In this specific case, the loop can be replaced with a "vectorized" and more efficient version e.g. :
d[d$value %% 2 == 0,'value'] <- 0
but maybe your real loop code is much more convoluted and cannot be vectorized easily.
I'm looking for a function that
can list all n! permutations of a given input vector (typically just the sequence 1:n)
can also list just the first N of all n! permutations
The first requirement is met, e.g., by permn() from package combinat, permutations() from package e1071, or permutations() from package gtools. However, I'm positive that there is yet another function from some package that also provides the second feature. I used it once, but have since forgotten its name.
Edit:
The definition of "first N" is arbitrary: the function just needs an internal enumeration scheme which is always followed, and should break after N permutations are computed.

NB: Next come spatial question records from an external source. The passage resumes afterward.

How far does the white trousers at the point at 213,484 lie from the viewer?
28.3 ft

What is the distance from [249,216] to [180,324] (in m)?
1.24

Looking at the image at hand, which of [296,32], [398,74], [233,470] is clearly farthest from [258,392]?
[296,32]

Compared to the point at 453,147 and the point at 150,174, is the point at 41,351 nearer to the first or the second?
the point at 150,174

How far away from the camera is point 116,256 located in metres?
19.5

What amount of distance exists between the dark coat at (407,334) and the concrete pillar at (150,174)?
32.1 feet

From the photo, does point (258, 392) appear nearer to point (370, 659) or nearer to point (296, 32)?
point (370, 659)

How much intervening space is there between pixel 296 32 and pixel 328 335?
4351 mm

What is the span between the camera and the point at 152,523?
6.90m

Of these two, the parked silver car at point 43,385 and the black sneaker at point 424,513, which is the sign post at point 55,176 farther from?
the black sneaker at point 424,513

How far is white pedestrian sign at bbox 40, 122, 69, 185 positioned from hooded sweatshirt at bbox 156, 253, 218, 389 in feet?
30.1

As Spacedman correctly pointed out, it's crucial that the function does not compute more permutations than actually needed (to save time).
Edit - solution: I remembered what I was using, it was numperm() from package sna. numperm(4, 7) gives the 7th permutation of elements 1:4, for the first N, one has to loop.

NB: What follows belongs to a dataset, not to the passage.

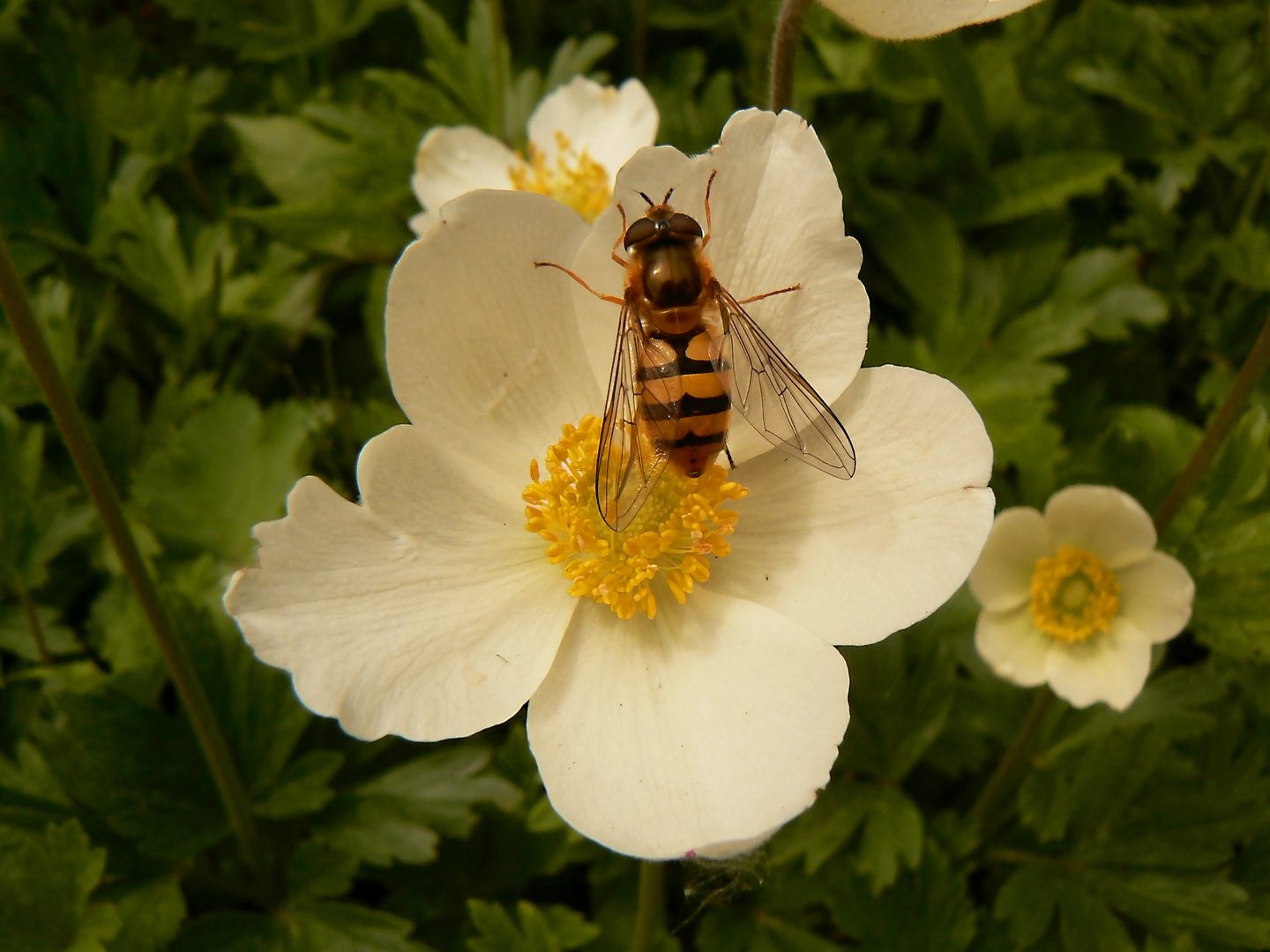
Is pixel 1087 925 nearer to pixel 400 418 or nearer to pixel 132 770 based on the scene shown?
pixel 400 418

It seems like the best way to approach this would be to construct an iterator that could produce the list of permutations rather than using a function like permn which generates the entire list up front (an expensive operation).
An excellent place to look for guidance on constructing such objects is the itertools module in the Python standard library. Itertools has been partially re-implemented for R as a package of the same name.

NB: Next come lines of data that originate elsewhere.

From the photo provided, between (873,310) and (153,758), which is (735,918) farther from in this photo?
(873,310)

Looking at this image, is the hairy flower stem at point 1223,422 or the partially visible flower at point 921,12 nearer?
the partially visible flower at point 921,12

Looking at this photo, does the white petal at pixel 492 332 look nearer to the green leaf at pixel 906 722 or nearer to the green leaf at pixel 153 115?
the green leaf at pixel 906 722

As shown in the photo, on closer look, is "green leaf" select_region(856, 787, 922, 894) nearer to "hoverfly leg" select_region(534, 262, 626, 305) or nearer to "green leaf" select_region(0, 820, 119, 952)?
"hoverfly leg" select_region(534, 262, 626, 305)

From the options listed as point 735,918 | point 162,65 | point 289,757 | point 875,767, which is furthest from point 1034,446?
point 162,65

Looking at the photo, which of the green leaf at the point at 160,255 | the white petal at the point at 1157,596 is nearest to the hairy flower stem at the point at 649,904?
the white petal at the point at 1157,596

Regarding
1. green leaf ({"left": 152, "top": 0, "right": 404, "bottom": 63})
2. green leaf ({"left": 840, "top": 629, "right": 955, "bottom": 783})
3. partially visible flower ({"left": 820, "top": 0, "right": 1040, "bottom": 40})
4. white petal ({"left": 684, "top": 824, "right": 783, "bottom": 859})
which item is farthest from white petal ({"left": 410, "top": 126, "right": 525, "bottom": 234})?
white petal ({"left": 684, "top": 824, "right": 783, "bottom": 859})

The following is an example that uses R's itertools to implement a port of the Python generator that creates iterators for permutations:
require(itertools)
permutations <- function(iterable) {
# Returns permutations of iterable. Based on code given in the documentation
# of the `permutation` function in the Python itertools module:
# http://docs.python.org/library/itertools.html#itertools.permutations
n <- length(iterable)
indicies <- seq(n)
cycles <- rev(indicies)
stop_iteration <- FALSE
nextEl <- function(){
if (stop_iteration){ stop('StopIteration', call. = FALSE) }
if (cycles[1] == 1){ stop_iteration <<- TRUE } # Triggered on last iteration
for (i in rev(seq(n))) {
cycles[i] <<- cycles[i] - 1
if ( cycles[i] == 0 ){
if (i < n){
indicies[i:n] <<- c(indicies[(i+1):n], indicies[i])
}
cycles[i] <<- n - i + 1
}else{
j <- cycles[i]
indicies[c(i, n-j+1)] <<- c(indicies[n-j+1], indicies[i])
return( iterable[indicies] )
}
}
}
# chain is used to return a copy of the original sequence
# before returning permutations.
return( chain(list(iterable), new_iterator(nextElem = nextEl)) )
}
To misquote Knuth: "Beware of bugs in the above code; I have only tried it, not proved it correct."
For the first 3 permutations of the sequence 1:10, permn pays a heavy price for computing unnecessary permutations:
> system.time( first_three <- permn(1:10)[1:3] )
user system elapsed
134.809 0.439 135.251
> first_three
[[1]]
[1] 1 2 3 4 5 6 7 8 9 10
[[2]]
[1] 1 2 3 4 5 6 7 8 10 9
[[3]]
[1] 1 2 3 4 5 6 7 10 8 9)
However, the iterator returned by permutations can be queried for only the first three elements which spares a lot of computations:
> system.time( first_three <- as.list(ilimit(permutations(1:10), 3)) )
user system elapsed
0.002 0.000 0.002
> first_three
[[1]]
[1] 1 2 3 4 5 6 7 8 9 10
[[2]]
[1] 1 2 3 4 5 6 7 8 10 9
[[3]]
[1] 1 2 3 4 5 6 7 9 8 10
The Python algorithm does generate permutations in a different order than permn.
Computing all the permutations is still possible:
> system.time( all_perms <- as.list(permutations(1:10)) )
user system elapsed
498.601 0.672 499.284
Though much more expensive as the Python algorithm makes heavy use of loops compared to permn. Python actually implements this algorithm in C which compensates for the inefficiency of interpreted loops.
The code is available in a gist on GitHub. If anyone has a better idea, fork away!
In my version of R/combinat, the function permn() is just over thirty lines long. One way would be to make a copy of permn and change it to stop early.